* [Selected passage]:
—————
Event-Driven AI Agent Architecture: Pub/Sub, Event Sourcing, and CQRS

Why Event-Driven Architecture Fits AI Agents

Traditional request-response architectures struggle with AI agent workloads. An agent might take 30 seconds to complete a complex reasoning chain, call three external tools, and produce intermediate results that other services need to react to. Blocking the caller for 30 seconds wastes resources. Polling for status is inefficient. Event-driven architecture solves this by making agent actions produce events that flow through the system asynchronously.

In an event-driven system, each AI agent publishes events describing what it did — "query received," "tool called," "reasoning step completed," "response generated." Other components subscribe to these events and react independently. The billing service tracks token usage. The monitoring service updates dashboards. The orchestrator decides whether to trigger a follow-up agent. No component waits for another.
—————
* [Task set]:
- 1) In the passage on event-driven architecture, what does the billing service track?
- 2) Set down word for word the part of the passage on event-driven architecture that begins at the words "Traditional request-response architectures" and stops after "waits for another.".
The listing has no role in this work.

* [Provided data]:
—————
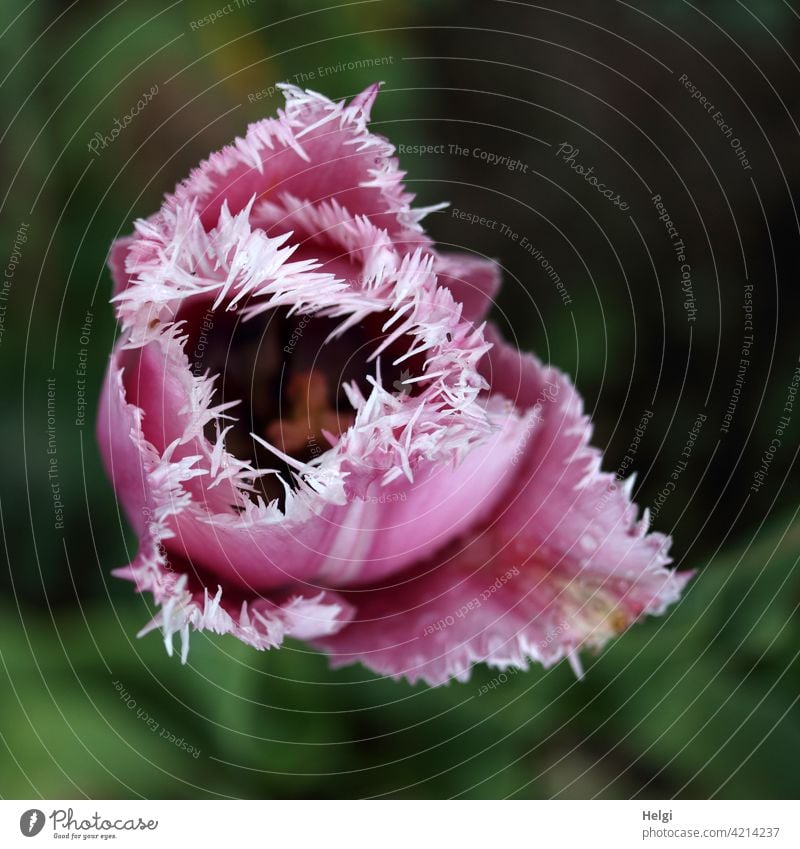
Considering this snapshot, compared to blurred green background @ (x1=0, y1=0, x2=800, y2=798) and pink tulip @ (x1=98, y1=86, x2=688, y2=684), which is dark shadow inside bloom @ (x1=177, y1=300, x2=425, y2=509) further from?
—————
* [Answers for the exercise]:
- 1) Token usage.

- 2)
Traditional request-response architectures struggle with AI agent workloads. An agent might take 30 seconds to complete a complex reasoning chain, call three external tools, and produce intermediate results that other services need to react to. Blocking the caller for 30 seconds wastes resources. Polling for status is inefficient. Event-driven architecture solves this by making agent actions produce events that flow through the system asynchronously.

In an event-driven system, each AI agent publishes events describing what it did — "query received," "tool called," "reasoning step completed," "response generated." Other components subscribe to these events and react independently. The billing service tracks token usage. The monitoring service updates dashboards. The orchestrator decides whether to trigger a follow-up agent. No component waits for another.